そこでは激安奴隷だったり、逆に犯罪奴隷ではあり得ないほど質の高い超高額な奴隷だったり、ルテアでは禁止されてる性奴隷等が密かにやり取りされているのだとか。
「あの場にいたのは、他国の盗賊が攫ってきて、無理矢理オークションに出された者たちなのよ。」
だとしたらあの場にいた猫耳娘もそうなのだろうか……。少し胸が痛んだ。助けることはできないのだろうか。
「奴隷屋で見たんですけど、頭に猫の耳が生えてる子がいたんです。あれって……。」
「猫耳というと、猫人、森族の一種だけど。あなたの世界にはいないのかしら?」
「はい。知性があるのは、人間しかいません。」
「そうなのね。こっちの世界では人間、いわゆる人族以外にも色々な種族がいるわ。獣の特徴を持つ森族。空を飛べる羽を持つ鳥族。長寿のエルフ族。龍の特徴を持つ鱗族。それぞれ能力も寿命も様々よ。」
ますますファンタジーな感じになってきたな。
「森族というと、この世界で最も醜い種族とされる者たちね。戦闘力は高いから、護衛用の奴隷かしら。」
あの子が醜い?信じられないな。あんなに可愛かったのに。
それに、その、すごい体をしていた。
思い出すとちょっと興奮する。
「発情の臭いがするわ。」
「え!?」
バレた。あなた獣か何かですか?
「その猫人に発情してるのね。」
「え、あ、いや。」
気まずい……。目の前で旦那がほかの女性に発情をしてるのを見て、嫌な気分だろな……。
「気になるのなら、助けてもいいわ。この家で世話をしてもいいし。」
「え!いいんですか?」
「もちろん。あなたがしたいことは何だってしてあげる。」
無表情で言い放つアーリン。男前だ。
「その……変な話、嫉妬しないんですか?僕がほかの女の人を気にしても。」
「しないわ。むしろ私を救ったように、あなたはたくさんの女性を救うべきよ。こんな尊い存在を独り占めしようだなんて、愚かしいこと思わないわ。あなたはたくさんの嫁をもらうべきよ。」
すごい懐の深さだ……。日本じゃ考えられない価値観だな……。
「いや、そんなにたくさんの奥さんはいらないです。アーリンさんだけで十分です。」
「……不意打ちはずるいわ。」
そう言って、アーリンは立ち上がった。
「下着をかえてくるわね。」
また言ってる。
下着かえるって……やっぱりそういうことなのか……?
……いちいち言われると気まずいな……。
◆
「あなたの嫁として情けないことを言ってしまうのだけれど、初夜はしばらく待って欲しいわ。」
帰ってきたアーリンは開口一番そう言った。
「少し甘い言葉を言われただけでこれだもの。肌を重ねたら幸せで死んでしまうわ。ごめんなさいね。」
「は、はい。」
そう言った後、再びこの世界についてのことをザックリと教わった。
使用している通貨だったり(色々なものの物価を聞いてみて、おそらく1ギリー=100円くらいだとわかった。なんと僕は2億7000万円でこの人に買われたのだ。)、ほかの国のことだったり。生活水準。職業。色々なことを教えてもらえた。
「この人はどう?」
「カッコいい、とおもいます。」
「不正解よ。この人はこっちではブ男。じゃあこの女性は?」
「綺麗ではない、ですかね……。」
「不正解。この人はルテアで1番美しいとされる歌姫よ。」
今は、人物画が多く載ってる画集や新聞、歴史書らしきものを集めて、描かれている人物が美しいか美しくないかを当てるゲームをしている。

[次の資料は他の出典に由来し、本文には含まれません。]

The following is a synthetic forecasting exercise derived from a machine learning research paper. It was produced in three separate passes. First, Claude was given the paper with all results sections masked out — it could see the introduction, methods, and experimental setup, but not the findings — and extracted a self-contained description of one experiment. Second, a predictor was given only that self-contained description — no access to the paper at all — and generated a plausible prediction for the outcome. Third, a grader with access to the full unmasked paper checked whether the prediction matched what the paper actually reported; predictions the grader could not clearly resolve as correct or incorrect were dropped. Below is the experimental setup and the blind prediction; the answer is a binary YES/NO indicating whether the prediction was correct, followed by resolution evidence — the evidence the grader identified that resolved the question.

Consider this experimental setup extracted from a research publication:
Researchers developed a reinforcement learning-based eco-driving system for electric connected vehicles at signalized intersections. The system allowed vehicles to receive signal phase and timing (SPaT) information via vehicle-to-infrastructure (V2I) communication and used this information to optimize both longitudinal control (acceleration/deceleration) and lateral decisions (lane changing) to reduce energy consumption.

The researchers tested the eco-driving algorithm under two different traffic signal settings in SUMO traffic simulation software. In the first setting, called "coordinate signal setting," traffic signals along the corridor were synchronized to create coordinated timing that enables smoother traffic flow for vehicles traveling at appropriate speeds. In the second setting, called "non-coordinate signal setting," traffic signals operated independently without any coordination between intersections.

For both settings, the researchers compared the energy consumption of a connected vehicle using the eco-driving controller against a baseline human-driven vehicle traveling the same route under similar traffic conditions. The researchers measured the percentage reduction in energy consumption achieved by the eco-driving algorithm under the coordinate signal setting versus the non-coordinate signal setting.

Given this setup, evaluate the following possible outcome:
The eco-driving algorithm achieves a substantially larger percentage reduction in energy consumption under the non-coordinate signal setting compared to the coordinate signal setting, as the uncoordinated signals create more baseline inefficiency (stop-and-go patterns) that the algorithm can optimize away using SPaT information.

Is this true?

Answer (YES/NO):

どれだけ僕の美意識がズレているか知りたかったらしい。
結果は全問不正解。ズレまくっていた。
ここからは僕の仮説だ。
日本でも昔は現代とは違い、一重のふくよかな女性がモテたという。
だから、この世界のこの時代は、僕のような顔が美しい『流行り顔』と判断される時期なのではないだろうか。
転移する直前の日本も、彫りが深い男性よりも、『塩顔男子』とやらが人気だったし。
「あの、これは僕の予測なんですけど、この世界でも大昔は、僕みたいな顔がブサイクで、アーリンさんのような顔が美しいとされる時代もあったんじゃないですか?」
「そういった文献は見つかってないわね。ただ、この世界の美意識の根本になっている教えはあるわ。」
アーリンは本棚の上の方から、分厚い本を取り出して広げた。
「これが、この世界で最大の宗教である『アンナ教』が崇める唯一神、美の神『アンナ』よ。」
そう言って指差した絵には、僕そっくりの醜い女性が描かれていた。